— Teks Bacaan —

————

Pemerintah Kota Pekanbaru resmi memberlakukan penutupan seluruh tempat hiburan malam (THM) sepanjang Bulan Ramadan 1447 Hijriah. Kebijakan tersebut mencakup semua jenis tempat hiburan, baik yang berdiri sendiri maupun yang terintegrasi sebagai fasilitas hotel, tanpa pengecualian.

Keputusan ini dihasilkan melalui rapat Forum Koordinasi Pimpinan Daerah (Forkopimda) yang berlangsung di rumah dinas Wali Kota Pekanbaru pada Selasa (17/2/2026). Pertemuan yang dipimpin langsung oleh Wali Kota H Agung Nugroho SE MM tersebut secara khusus membahas sejumlah pedoman aktivitas masyarakat selama bulan suci tahun ini.

"Tempat hiburan malam atau tempat hiburan baik yang terpisah dari hotel, maupun yang bagian dari fasilitas hotel selama Ramadan tutup. Tidak diperkenankan beroperasi selama Ramadan," tegas Wali Kota Agung usai memimpin rapat Forkopimda.

Larangan operasional tersebut juga menyasar tempat hiburan lain seperti karaoke dan biliard. Pertunjukan musik langsung atau live music pada malam hari pun turut dilarang selama bulan puasa berlangsung.

Adapun untuk sektor kuliner, Pemko Pekanbaru memberlakukan pengaturan jam operasional secara ketat. Restoran hanya diperkenankan melayani pengunjung mulai pukul 16.00 WIB hingga pukul 05.00 WIB. Di luar jam tersebut, restoran hanya boleh melayani pesanan bawa pulang atau take away.

————

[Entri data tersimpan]
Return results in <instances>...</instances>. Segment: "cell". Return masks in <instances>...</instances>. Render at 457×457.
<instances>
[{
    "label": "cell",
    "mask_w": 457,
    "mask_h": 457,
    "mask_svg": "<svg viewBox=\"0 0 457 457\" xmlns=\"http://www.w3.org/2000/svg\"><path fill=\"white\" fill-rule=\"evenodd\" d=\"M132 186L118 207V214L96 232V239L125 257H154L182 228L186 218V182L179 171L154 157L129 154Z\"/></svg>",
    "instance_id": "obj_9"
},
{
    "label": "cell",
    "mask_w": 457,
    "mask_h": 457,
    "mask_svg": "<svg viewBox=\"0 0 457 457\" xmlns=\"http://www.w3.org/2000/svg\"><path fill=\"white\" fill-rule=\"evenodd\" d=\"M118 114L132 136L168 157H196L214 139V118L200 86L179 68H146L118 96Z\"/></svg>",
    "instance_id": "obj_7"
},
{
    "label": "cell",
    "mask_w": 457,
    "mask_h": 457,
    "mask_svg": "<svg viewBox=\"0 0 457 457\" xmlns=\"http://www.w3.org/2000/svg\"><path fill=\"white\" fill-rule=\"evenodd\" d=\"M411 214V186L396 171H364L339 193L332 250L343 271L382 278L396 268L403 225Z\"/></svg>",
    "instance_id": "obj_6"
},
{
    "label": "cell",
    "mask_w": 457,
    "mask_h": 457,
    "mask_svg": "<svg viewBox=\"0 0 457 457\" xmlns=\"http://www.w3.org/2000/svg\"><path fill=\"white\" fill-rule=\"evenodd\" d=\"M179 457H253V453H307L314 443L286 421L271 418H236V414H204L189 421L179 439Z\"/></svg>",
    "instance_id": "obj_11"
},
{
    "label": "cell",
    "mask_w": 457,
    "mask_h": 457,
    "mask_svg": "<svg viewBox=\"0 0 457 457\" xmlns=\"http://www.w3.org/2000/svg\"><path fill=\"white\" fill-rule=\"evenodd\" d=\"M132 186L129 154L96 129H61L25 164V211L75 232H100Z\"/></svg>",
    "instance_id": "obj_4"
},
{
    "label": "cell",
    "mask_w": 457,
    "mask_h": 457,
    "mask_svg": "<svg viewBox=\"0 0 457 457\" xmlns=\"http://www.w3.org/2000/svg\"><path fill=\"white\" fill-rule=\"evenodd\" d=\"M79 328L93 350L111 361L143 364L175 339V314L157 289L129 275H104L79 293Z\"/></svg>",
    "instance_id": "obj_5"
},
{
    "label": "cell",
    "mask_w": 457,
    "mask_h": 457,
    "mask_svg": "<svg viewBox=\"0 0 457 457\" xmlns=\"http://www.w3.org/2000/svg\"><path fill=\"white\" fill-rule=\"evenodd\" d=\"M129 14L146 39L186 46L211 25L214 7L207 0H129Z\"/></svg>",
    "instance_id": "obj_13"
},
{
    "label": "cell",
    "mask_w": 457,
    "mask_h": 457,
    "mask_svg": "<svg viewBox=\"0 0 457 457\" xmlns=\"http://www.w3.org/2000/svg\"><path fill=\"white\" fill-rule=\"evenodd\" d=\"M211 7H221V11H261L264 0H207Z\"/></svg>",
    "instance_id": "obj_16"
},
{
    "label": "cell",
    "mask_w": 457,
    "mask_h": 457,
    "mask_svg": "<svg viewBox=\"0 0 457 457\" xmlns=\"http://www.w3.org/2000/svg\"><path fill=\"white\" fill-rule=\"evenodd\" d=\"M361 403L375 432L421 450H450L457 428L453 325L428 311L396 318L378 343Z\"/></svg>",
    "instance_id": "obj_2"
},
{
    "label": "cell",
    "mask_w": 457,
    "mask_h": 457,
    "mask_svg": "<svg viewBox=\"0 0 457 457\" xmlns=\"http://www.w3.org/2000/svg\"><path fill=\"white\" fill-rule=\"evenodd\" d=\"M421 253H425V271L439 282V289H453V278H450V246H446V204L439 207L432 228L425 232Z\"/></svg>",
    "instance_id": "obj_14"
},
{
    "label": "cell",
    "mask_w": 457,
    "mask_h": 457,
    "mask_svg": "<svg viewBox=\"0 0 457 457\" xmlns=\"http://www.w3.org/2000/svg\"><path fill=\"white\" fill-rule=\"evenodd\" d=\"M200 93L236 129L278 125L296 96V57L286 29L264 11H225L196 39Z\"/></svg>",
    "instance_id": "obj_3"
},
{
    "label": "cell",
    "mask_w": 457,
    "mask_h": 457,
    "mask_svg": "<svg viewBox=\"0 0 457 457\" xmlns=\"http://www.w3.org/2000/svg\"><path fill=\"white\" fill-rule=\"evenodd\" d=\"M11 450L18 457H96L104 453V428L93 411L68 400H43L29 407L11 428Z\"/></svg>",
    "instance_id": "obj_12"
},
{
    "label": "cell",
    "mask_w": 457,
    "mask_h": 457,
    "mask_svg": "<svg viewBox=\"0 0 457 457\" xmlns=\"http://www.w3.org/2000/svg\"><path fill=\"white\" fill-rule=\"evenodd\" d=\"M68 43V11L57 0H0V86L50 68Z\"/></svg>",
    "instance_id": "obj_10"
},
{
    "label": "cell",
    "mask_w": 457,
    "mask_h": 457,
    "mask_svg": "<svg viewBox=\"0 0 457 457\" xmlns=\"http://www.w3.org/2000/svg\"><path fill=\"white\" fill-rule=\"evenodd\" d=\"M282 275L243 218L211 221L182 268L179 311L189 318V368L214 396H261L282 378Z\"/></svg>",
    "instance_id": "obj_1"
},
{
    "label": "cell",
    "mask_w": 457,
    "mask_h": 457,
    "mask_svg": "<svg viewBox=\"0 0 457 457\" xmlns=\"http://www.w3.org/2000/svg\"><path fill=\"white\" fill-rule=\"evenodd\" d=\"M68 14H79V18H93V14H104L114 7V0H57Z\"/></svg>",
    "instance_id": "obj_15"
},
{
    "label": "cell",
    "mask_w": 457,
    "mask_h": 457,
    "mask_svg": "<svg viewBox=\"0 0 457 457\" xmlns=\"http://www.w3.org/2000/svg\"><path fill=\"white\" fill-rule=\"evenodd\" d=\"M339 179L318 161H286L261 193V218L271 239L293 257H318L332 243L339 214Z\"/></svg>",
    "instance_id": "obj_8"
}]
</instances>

————

— Butir Tugas A —
Menurut teks tentang penutupan tempat hiburan malam di Pekanbaru, pada jam berapa restoran diperkenankan melayani pengunjung selama Ramadan?
— Butir Tugas B —
Ringkas teks tentang penutupan tempat hiburan malam di Pekanbaru dalam dua kalimat.
— Butir Tugas C —
Teruskan teks tentang penutupan tempat hiburan malam di Pekanbaru, dimulai setelah kalimat terakhirnya.

— Kolom Jawaban A —
Mulai pukul 16.00 WIB hingga pukul 05.00 WIB.

— Kolom Jawaban B —
Berdasarkan rapat Forkopimda pada Selasa, 17 Februari 2026, Pemerintah Kota Pekanbaru menutup seluruh tempat hiburan malam selama Ramadan 1447 Hijriah, termasuk yang menjadi fasilitas hotel. Karaoke, biliar, dan live music pada malam hari juga dilarang, sedangkan restoran hanya boleh melayani pengunjung pukul 16.00–05.00 WIB dan di luar jam itu hanya melayani pesanan bawa pulang.

— Kolom Jawaban C —
Sementara itu, rumah makan milik warga non-muslim tetap diizinkan beroperasi dengan persyaratan khusus. Kapasitas tempat duduk yang disediakan untuk makan di tempat dibatasi maksimal 30 persen dari total kapasitas meja yang tersedia. "Rumah makan non-muslim boleh buka dengan syarat tertentu. Meja kursi yang tersedia hanya 30 persen saja, tidak boleh lebih dari itu," jelas Wali Kota Agung.

Untuk memastikan aturan ini dipahami secara luas, Pemko Pekanbaru tengah menggencarkan sosialisasi kepada seluruh lapisan masyarakat. Para camat dan lurah mendapat instruksi langsung untuk menyebarluaskan pedoman aktivitas Ramadan di wilayah masing-masing.

Wali Kota juga menugaskan Satuan Polisi Pamong Praja (Satpol PP) untuk mengawasi pelaksanaan aturan ini di lapangan. Meski demikian, ia menekankan agar pendekatan yang dilakukan bersifat persuasif dan mengedepankan dialog, tanpa menampilkan sikap yang arogan dalam penindakan terhadap pelanggar.